What does "pressure switch stuck open" mean? +
It means the control board energized the inducer but the pressure switch never closed, so the board reads it as open and refuses to light the burners. The most common real causes are a clogged condensate trap or drain line on a high-efficiency furnace, a blocked or restricted vent or intake pipe, a cracked or disconnected pressure-switch hose, a weak draft inducer not creating enough vacuum, or water sitting in the switch hose. Occasionally the switch itself is defective. "Stuck open" is the board telling you draft was never proven — and the fix is finding why, not just swapping the switch.
Why does my furnace pressure switch keep tripping? +
Repeated pressure-switch faults almost always trace to venting or condensate. On 90%-plus condensing furnaces, the number-one cause we find is a clogged condensate trap or drain — water backs up and the switch cannot see proper draft. Other repeat causes: a partially blocked flue or intake (debris, a bird nest, or ice in mountain installs), a sagging or water-filled switch hose, or a draft inducer that is wearing out and no longer pulling full vacuum. A switch that trips again right after replacement is proof the cause was never the switch. We clear and verify the venting path as part of the repair.

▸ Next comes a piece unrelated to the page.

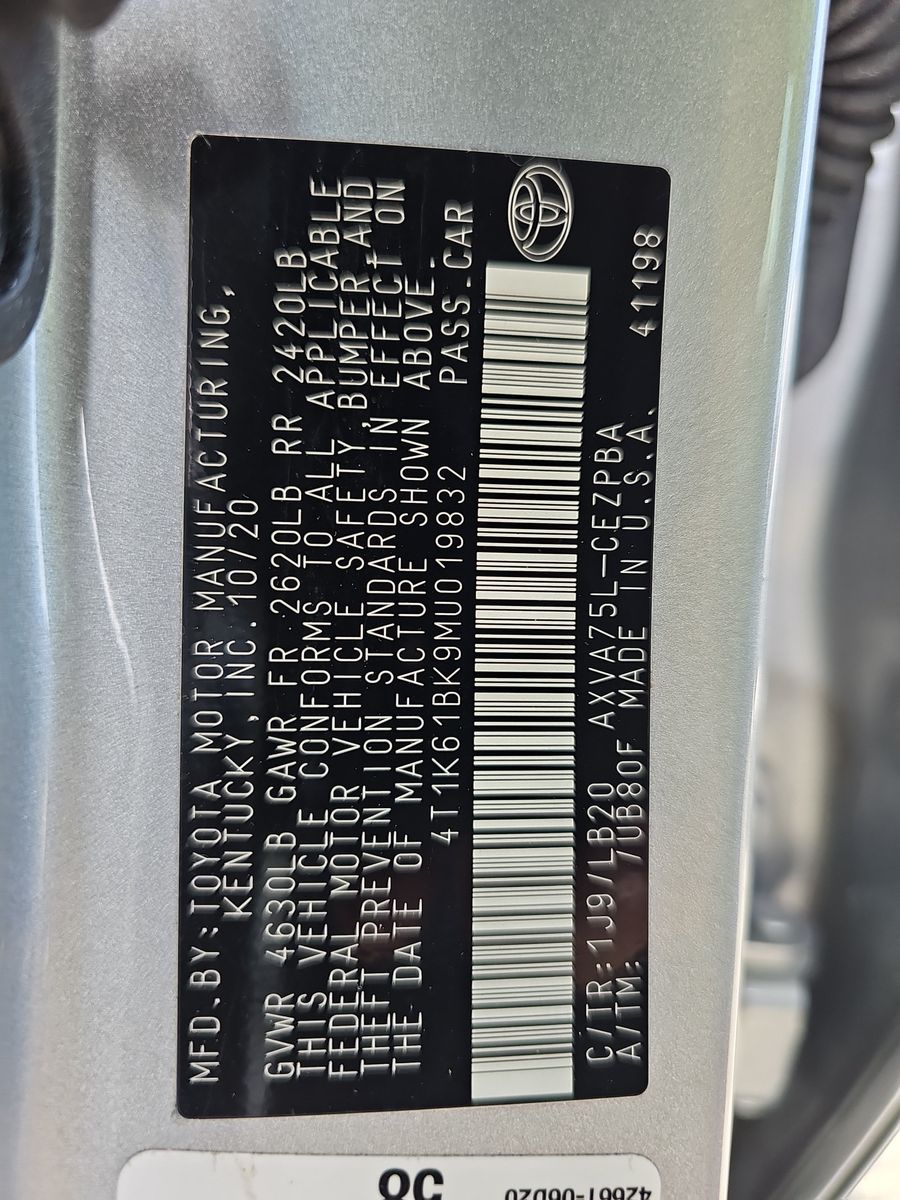 2021 Toyota Camry XSE AWD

Can I clean or fix a furnace pressure switch myself? +
This is not a homeowner-reasonable repair. The pressure switch sits in the combustion and venting system of a gas appliance, and a wrong diagnosis — or defeating the switch to force the furnace to run — removes the protection that keeps carbon monoxide venting outdoors. People do sometimes jump the switch to get heat back; that is genuinely dangerous and we will not do it. The one adjacent thing a homeowner can safely check is whether the condensate drain looks obviously clogged, but clearing it correctly and verifying draft is licensed work. We diagnose and confirm on the meter.

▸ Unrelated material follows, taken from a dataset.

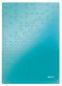 Preview: LEITZ Notizbuch WOW A4 46261051 kariert, 90g eisblau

Is a pressure switch problem dangerous? +
The switch itself opening is the safety system working — it is preventing the furnace from burning gas without proven venting, which is exactly what you want. The danger comes from two things: an underlying venting blockage that, if defeated, would let carbon monoxide back into the home; and homeowners bypassing the switch to force heat. Never jump out a pressure switch. Keep CO alarms on every floor (required by California code in homes with gas appliances), and if one sounds, leave and call 911. We test CO on every diagnostic and check the full venting path.

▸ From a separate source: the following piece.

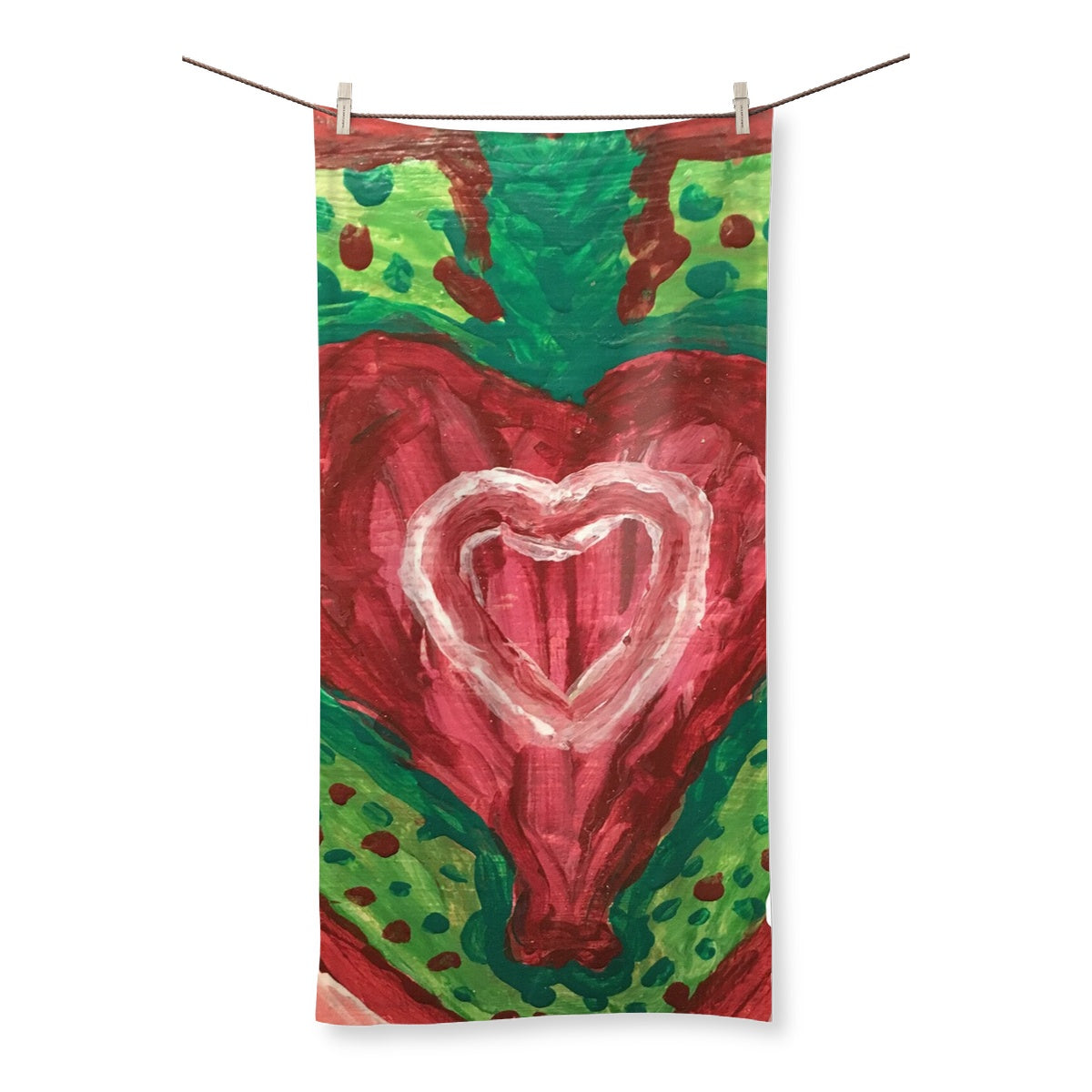 SACRED HEART OF THE SEED OF LIFE TOWEL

Pressure switch or inducer — which one is bad? +
They are linked, which is why they get confused. The pressure switch only closes if the draft inducer creates enough vacuum, so a weak or failing inducer makes a perfectly good switch read open. During the diagnostic we measure the actual vacuum the inducer produces against the switch’s rated set-point: if the inducer is pulling spec and the switch still will not close, the switch (or a blocked hose or vent) is the fault; if the inducer is not pulling spec, the inducer is the fault. That measurement is what separates a $245–$385 switch job from a $580–$1,100 inducer job.